The drought early warning system integrates satellite and model data on rainfall, land surface temperature, soil moisture and vegetation health into an enhanced Composite Drought Index (eCDI). Maps produced by the eCDI are represented in an interactive web interface, which calculates drought severity and coverage, enabling decision-makers to readily identify an emerging drought with three months warning. The information is used by national agencies to direct early mitigation efforts, with the aim of staving off some of the worst impacts of drought.

Overlaying data from the early warning system with drought vulnerability assessments helps governments understand which locations will be affected most and why, allowing them to more specifically target policies and plans. “Decision-makers, such as water management authorities, can prevent harmful drought consequences more efficiently if information is available on time,” says Brouziyne.

Karim Bergaoui, a meteorology and modelling consultant working with IWMI, says the early warning system has produced good results in Morocco and Jordan, but Lebanon’s mountainous terrain has made rainfall prediction complex. Improvements made to the dynamic models are still not useful for drought forecasting there and more time is needed for further improvements, he explains.

Drought impacts are unique to each country, adds McDonnell, and are a result of the climate and natural environment, as well as the social, economic and political context. “Capturing these localized conditions is critical, but sometimes difficult.”
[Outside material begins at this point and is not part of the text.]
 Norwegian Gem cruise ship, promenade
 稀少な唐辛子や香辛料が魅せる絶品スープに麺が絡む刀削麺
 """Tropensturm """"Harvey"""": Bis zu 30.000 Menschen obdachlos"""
Fares Yahya, an engineer at the Moroccan Ministry of Agriculture, says the process of developing and operating the drought monitoring system made it clear there was value in sharing information and maintaining strong partnerships between central government agencies, and with local government and academia, to improve the quality of information used to support policy implementation. Publishing drought monitoring data is a significant step for information transparency in Morocco.

The project aims to expand its monitoring of drought impact indicators, such as available crops and water reservoir levels. The early warning system has also been implemented in Tunisia, and McDonnell says there has been interest from other MENA countries. 

doi:10.1038/nmiddleeast.2022.60


This article was written based on a webinar miniseries hosted by IWMI.